As for a search engine, I’ve looked into some possibilities and haven’t really liked any of them. I know I’ve been indexed by Google and possibly others, so you could search for “Farquhar” and certain strings. It’s a crude solution. I do have something better up my sleeve but it’s likely to be a few months before I get a chance to implement it, as it will require me to change providers along with a whole bunch of other work.

What are “fastloaders” programs, mentioned in you email below ?

Can you give me the names of a few, and from where can I download them, to test them out ?

———-
I talk about them on page 71 of Optimizing Windows.

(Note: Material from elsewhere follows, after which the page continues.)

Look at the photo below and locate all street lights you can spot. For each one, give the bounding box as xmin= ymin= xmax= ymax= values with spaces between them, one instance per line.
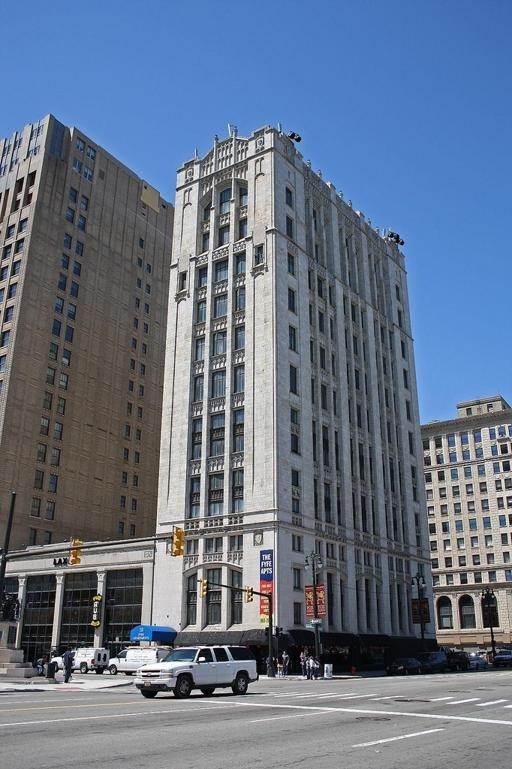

One came with Norton Utilities and one with Nuts & Bolts; neither is compatible with Win98. (The Norton tool was better.) SuperFasst, from www.webcelerator.com, is compatible with both Win95 and 98. These programs use various tricks to shave a few seconds off program loading times. This was a bigger deal in 1995 than today (modern disks can load Word in 3 seconds, after all–SuperFasst might cut that down to 2-2.5, which isn’t a very noticeable difference). You might find you like it. I found it didn’t make a big enough difference for me to be worth the decreased stability now that fast hard disks are common and dirt cheap.
———-

More Windows speed-ups. I took a look today at www.webcelerator.com. These guys provide Superfasst, which I mentioned in Optimizing Windows. They’ve got a few new utilities to offer now, the most interesting of which creates images of CDs and then emulates a CD-ROM drive. This would be very, very useful for wringing more performance out of games that use a CD-ROM.

The downside to these guys is they want to monopolize your browser’s homepage. Change your homepage to something other than theirs, and their programs stop working. That’s a bit obnoxious. It would be nice if they’d offer a payment option. It is nice that they aren’t opting for the adware/spyware route (I think–I haven’t examined any of these tools in well over a year). I thought I’d pass along what I found though.